June 28 (UPI) -- Michigan officials said Monday they are asking the Biden administration for federal help after the city of Detroit was inundated by record weekend rainfall that caused widespread flooding.
Gov. Gretchen Whitmer, Detroit Mayor Mike Duggan and other officials said they are coordinating their efforts to obtain federal assistance after the historic rainfall, in which 6 inches of rain washed over the city in just two hours late Friday and early Saturday.
In the wake of the downpour, abandoned vehicles remained partially submerged on the city's freeways while thousands of homes and businesses were flooded.
Whitmer toured a flooded section of Interstate 94 where the roofs of submerged cars were still visible above the water and afterward told reporters that climate change and aging infrastructure are to blame for the massive flooding.

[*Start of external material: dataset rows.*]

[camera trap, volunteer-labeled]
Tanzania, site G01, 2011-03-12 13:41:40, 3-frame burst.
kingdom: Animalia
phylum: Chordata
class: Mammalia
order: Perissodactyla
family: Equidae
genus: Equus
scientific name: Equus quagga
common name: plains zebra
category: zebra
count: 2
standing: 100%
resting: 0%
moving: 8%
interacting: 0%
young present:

"What we need is a comprehensive investment in infrastructure at the state level and at the federal level," she said. "I'm glad that President [Joe] Biden is working to get an infrastructure package done because this is not unique to Michigan, but it is our job to deliver for the people in the state. We're doing what we can with the resources we have."
Duggan said an aging storm water system built decades ago when the city's population was 1.5 million fewer than now cannot handle such extreme weather events.
"We are preparing the case for President Biden [to declare a disaster]," he said.
Whitmer on Saturday declared a state of emergency for Wayne County, which encompasses Detroit.